Build Neural Network from scratch with Numpy on MNIST Dataset

 

In this post, I will introduce how to implement a Neural Network from scratch with Numpy and training on MNIST dataset.

Long read and Heavy mathematical notations

This is originally HW1 of CS598: Deep Learning at UIUC.

Build Neural Network from scratch with Numpy on MNIST Dataset

In this post, when we’re done we’ll be able to achieve $ 98\% $ precision on the MNIST dataset. We will use mini-batch Gradient Descent to train and we will use another way to initialize our network’s weights.

Implementation

Prepare MNIST dataset

First, we need prepare out dataset. In this examle, it will be the MNIST dataset. We need One-hot encode the labels of MNIST dataset. If you are not familiar with one-hot encoding, there is another post concerning this topic and can be found here.

→ The exercise
Decide whether each statement agrees with the neural network post above, answering yes or no and quoting the words of the post that settle it: (a) The network is trained with mini-batch Gradient Descent. (b) The work began as homework for a Stanford course. (c) The labels of the MNIST dataset must be one-hot encoded.

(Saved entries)
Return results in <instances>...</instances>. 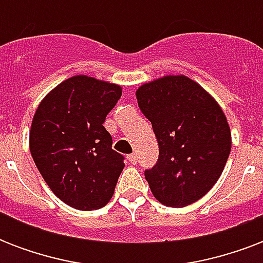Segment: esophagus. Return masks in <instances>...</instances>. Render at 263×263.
<instances>
[{"label":"esophagus","instance_id":"obj_1","mask_svg":"<svg viewBox=\"0 0 263 263\" xmlns=\"http://www.w3.org/2000/svg\"><path fill=\"white\" fill-rule=\"evenodd\" d=\"M128 161H129L131 164L135 165L136 162H138V157H136V154H129V156H128Z\"/></svg>","mask_w":263,"mask_h":263}]
</instances>
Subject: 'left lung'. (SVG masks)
<instances>
[{
	"instance_id": "1",
	"label": "left lung",
	"mask_w": 263,
	"mask_h": 263,
	"mask_svg": "<svg viewBox=\"0 0 263 263\" xmlns=\"http://www.w3.org/2000/svg\"><path fill=\"white\" fill-rule=\"evenodd\" d=\"M140 111L152 123L160 156L144 177L162 204L184 208L206 195L231 153L224 111L187 76H165L136 91Z\"/></svg>"
}]
</instances>
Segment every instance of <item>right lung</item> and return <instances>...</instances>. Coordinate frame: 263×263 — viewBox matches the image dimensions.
Wrapping results in <instances>:
<instances>
[{"label":"right lung","instance_id":"obj_1","mask_svg":"<svg viewBox=\"0 0 263 263\" xmlns=\"http://www.w3.org/2000/svg\"><path fill=\"white\" fill-rule=\"evenodd\" d=\"M121 97L117 84L73 76L39 103L30 131V152L36 168L64 203L97 210L110 200L124 157L111 148L103 127Z\"/></svg>","mask_w":263,"mask_h":263}]
</instances>
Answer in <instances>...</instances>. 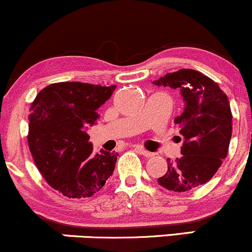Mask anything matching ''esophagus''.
Returning a JSON list of instances; mask_svg holds the SVG:
<instances>
[{"instance_id": "34e87169", "label": "esophagus", "mask_w": 252, "mask_h": 252, "mask_svg": "<svg viewBox=\"0 0 252 252\" xmlns=\"http://www.w3.org/2000/svg\"><path fill=\"white\" fill-rule=\"evenodd\" d=\"M135 151H136L137 153L142 154V156L146 157V158H152V157H154V153H152V152L146 151L145 148L140 147V146H136V147H135Z\"/></svg>"}]
</instances>
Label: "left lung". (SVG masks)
I'll list each match as a JSON object with an SVG mask.
<instances>
[{"instance_id":"left-lung-1","label":"left lung","mask_w":252,"mask_h":252,"mask_svg":"<svg viewBox=\"0 0 252 252\" xmlns=\"http://www.w3.org/2000/svg\"><path fill=\"white\" fill-rule=\"evenodd\" d=\"M181 90L184 111L175 118L184 137L182 157L167 159V172L158 183L184 192L212 179L227 156L232 135V112L227 95L211 77L193 69H179L153 82Z\"/></svg>"}]
</instances>
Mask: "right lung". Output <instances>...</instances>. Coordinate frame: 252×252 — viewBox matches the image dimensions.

→ Task output
(a) Yes: "We will use mini-batch Gradient Descent to train"
(b) No: "This is originally HW1 of CS598: Deep Learning at UIUC."
(c) Yes: "We need One-hot encode the labels of MNIST dataset."